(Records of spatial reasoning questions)
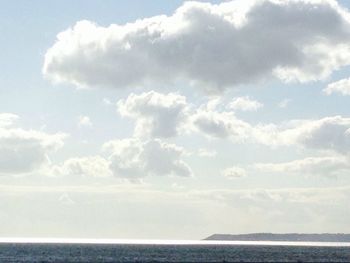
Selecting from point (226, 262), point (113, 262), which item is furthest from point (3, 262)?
point (226, 262)

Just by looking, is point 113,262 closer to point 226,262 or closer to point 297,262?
point 226,262

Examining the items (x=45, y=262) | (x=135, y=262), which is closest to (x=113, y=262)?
A: (x=135, y=262)

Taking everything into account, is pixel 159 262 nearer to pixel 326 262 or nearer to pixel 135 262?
pixel 135 262

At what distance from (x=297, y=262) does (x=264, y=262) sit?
634cm

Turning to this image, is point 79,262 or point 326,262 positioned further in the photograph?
point 326,262

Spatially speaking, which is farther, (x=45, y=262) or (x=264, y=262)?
(x=264, y=262)

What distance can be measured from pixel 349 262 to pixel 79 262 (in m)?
51.5

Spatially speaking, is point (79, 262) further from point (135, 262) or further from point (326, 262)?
point (326, 262)

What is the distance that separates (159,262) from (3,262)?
29.9m

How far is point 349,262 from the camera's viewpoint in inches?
5418

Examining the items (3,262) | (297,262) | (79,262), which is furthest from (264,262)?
(3,262)

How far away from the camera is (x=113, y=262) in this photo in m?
134

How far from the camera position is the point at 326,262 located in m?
140

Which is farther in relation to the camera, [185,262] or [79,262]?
[185,262]
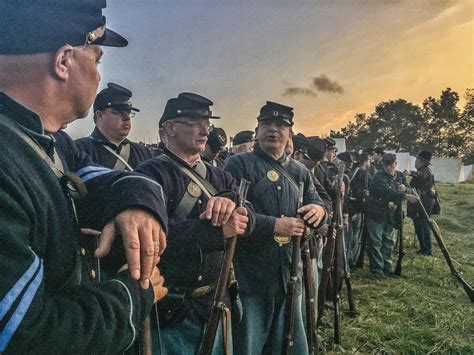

| PROBLEM TO WORK ON |
Can you write out again the lines starting with the one containing "Turning to this" and going on through the end of the records, requests included, with every coordinate and distance in the answers rescaled by 0.85 and rounded to as many decimals as the original had, halves rounded up? Leave the pictures out.

| EXERCISE SOLUTION |
Turning to this image, is point 79,262 or point 326,262 positioned further in the photograph?
point 277,223

Spatially speaking, which is farther, (x=45, y=262) or (x=264, y=262)?
(x=224, y=223)

What distance can be measured from pixel 349 262 to pixel 79 262 (in m)?
43.8

Spatially speaking, is point (79, 262) further from point (135, 262) or further from point (326, 262)?
point (277, 223)

What is the distance that separates (159,262) from (3,262)?
25.4m

How far is point 349,262 from the camera's viewpoint in inches?
4605

Examining the items (3,262) | (297,262) | (79,262), which is furthest from (264,262)?
(3,223)

How far away from the camera is (x=113, y=262) in this photo in m?
114

How far from the camera position is the point at 326,262 located in m?
119

Which is farther in relation to the camera, [185,262] or [79,262]?
[157,223]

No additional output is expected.